慶典休息間。
我對著鏡子盤頭發。
鏡子裏的那張臉,冷光燈一打,連我自己都覺得陌生。
周廷梟剛讓人送來一件象牙白的古董旗袍,那是他亡妻生前最愛的款式。
這老東西想在今晚,當著全京圈權貴的麵,正式宣布他給我的"名分"。
穿上它就意味著,在所有人眼裏,我正式變成周廷梟的女人。
這時,手機在台麵上瘋狂跳動。
周渡:【薑榆,後花園偏門,車沒熄火。我們現在就走。】
我盯著屏幕看了幾秒。
還差一點。
那份能徹底掏空周氏的海外信托基金,還差周渡手裏最後一道資產轉移授權。
我把手機扣在台麵上,深吸一口氣。
再忍一忍。
"薑小姐,周老先生請您過去。"
管家敲門,聲音波瀾不驚。
我換上那件旗袍,踩上細高跟。
周廷梟在長廊盡頭站著,煙草味彌漫。
他看著我,眼底閃過一種變態的滿足。
"走吧,別遲了。"
他伸手攬住我的腰,掌心的熱度隔著薄薄的絲緞傳過來。
我胃裏翻了一下,牙關咬緊,麵上沒露出來。
我溫順地貼著他,聲線放得很柔。
"周先生,我怕那些人會怎麼看我?您的家人會接受我嗎?"
"我看誰敢。
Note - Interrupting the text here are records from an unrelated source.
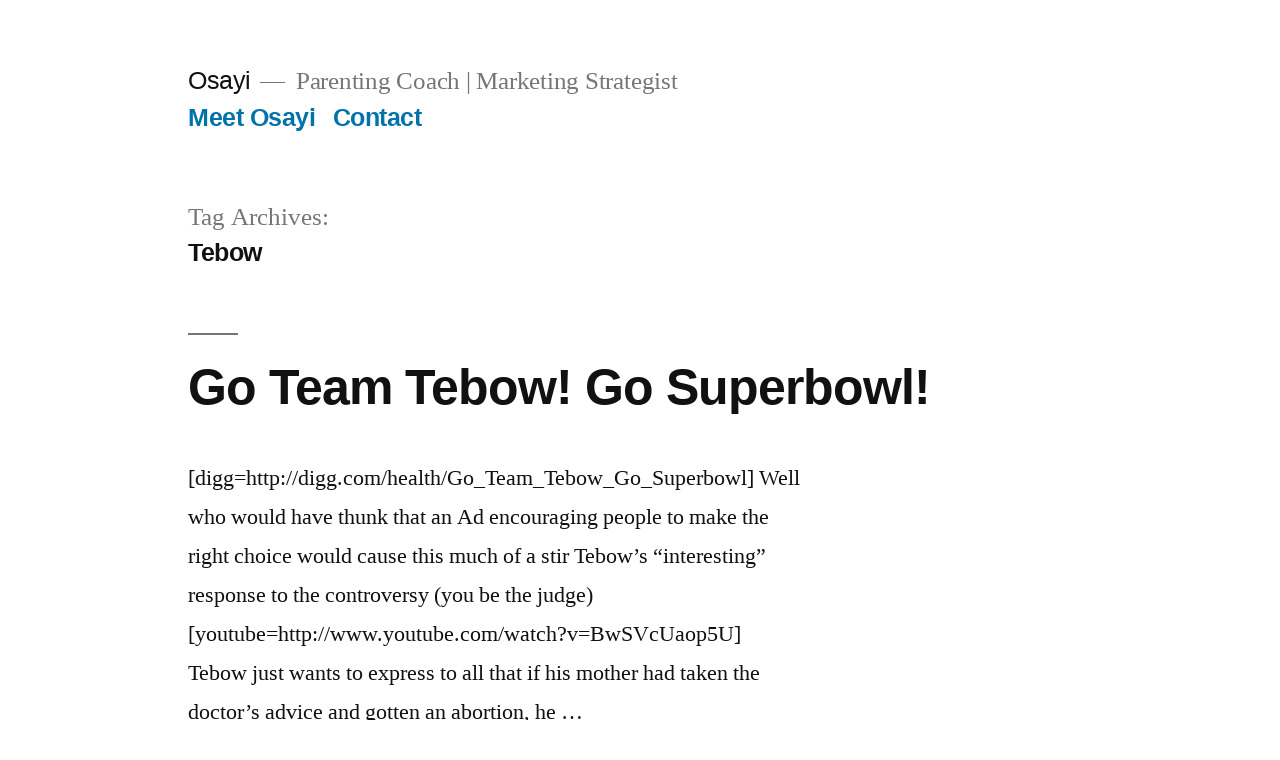

--- FILE ---
content_type: text/html; charset=utf-8
request_url: https://www.google.com/recaptcha/api2/aframe
body_size: 268
content:
<!DOCTYPE HTML><html><head><meta http-equiv="content-type" content="text/html; charset=UTF-8"></head><body><script nonce="2YnsvnSdoWjsROGPAV3XTQ">/** Anti-fraud and anti-abuse applications only. See google.com/recaptcha */ try{var clients={'sodar':'https://pagead2.googlesyndication.com/pagead/sodar?'};window.addEventListener("message",function(a){try{if(a.source===window.parent){var b=JSON.parse(a.data);var c=clients[b['id']];if(c){var d=document.createElement('img');d.src=c+b['params']+'&rc='+(localStorage.getItem("rc::a")?sessionStorage.getItem("rc::b"):"");window.document.body.appendChild(d);sessionStorage.setItem("rc::e",parseInt(sessionStorage.getItem("rc::e")||0)+1);localStorage.setItem("rc::h",'1769055643391');}}}catch(b){}});window.parent.postMessage("_grecaptcha_ready", "*");}catch(b){}</script></body></html>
"
他冷哼一聲,下巴抬得很高。
自負到了頂點的人,看什麼都覺得盡在掌控。
晚宴中場,燈光暗了。
我端著杯香檳站在角落,借著補妝的空隙,閃身進了後台的陰影裏。
周渡在那兒等著。
見我過來,他猛地撲上來,把我按在牆上。
"薑榆!你怎麼穿成這樣?!"
他盯著那件旗袍,眼眶瞬間紅了。
那是他死去的母親穿過的款式。
我看著他的表情,心裏閃過一個念頭。
他恨他爸,可能不比我少。
"他在逼我,阿渡......"
我放低聲音,眼尾泛紅。
"隻有你簽了這份資產轉移授權,他就再也沒法用錢來壓著我了。"
"簽,我簽!"
他根本沒看那疊複雜的法律條文,想都沒想就按下了指紋。
我看著他按指紋的手,指節上還有昨晚打架留下的結痂。
他是真的什麼都願意給我。
這個念頭冒出來的時候,我胸口有一下說不上來的悶。
但我還是接過那張紙,迅速塞進旗袍內側的暗袋裏。
三年了,終於走到這一步。
"好,你先去車裏等我,五分鐘後,大廳停電。"
我順勢勾住他的脖頸,在他嘴唇上碰了一下。
我鬆開手的時候沒看他的眼睛。
重新回到周廷梟身邊,手心全是汗。
台上,他正握著麥克風,誌在必得地準備開口。
"今天,我要向各位介紹一位......"
台下,周渡不知道什麼時候又折了回來,站在人群邊緣,眼神裏全是嫉妒和不安。
這小子從來不聽話。但現在顧不上了。
我站在燈光中心,微微欠了欠身。
心裏默數著:五,四,三......
轟隆——
後花園的電路被周渡那幫狐朋狗友準時切斷,整座宅邸瞬間陷入黑暗。
周圍一片驚叫和騷動。
我正準備趁亂從側門離開。
這時,我的左手被一股蒼老有力的力道死死拽住。
右手被另一隻滾燙微顫的手猛地抓牢。
"榆榆,待在我身邊,哪也別去。"
周廷梟的聲音在黑暗中低沉陰冷。
"薑榆,跟我走!你答應過我的!"
周渡的聲音近在咫尺,帶著孤注一擲的咆哮。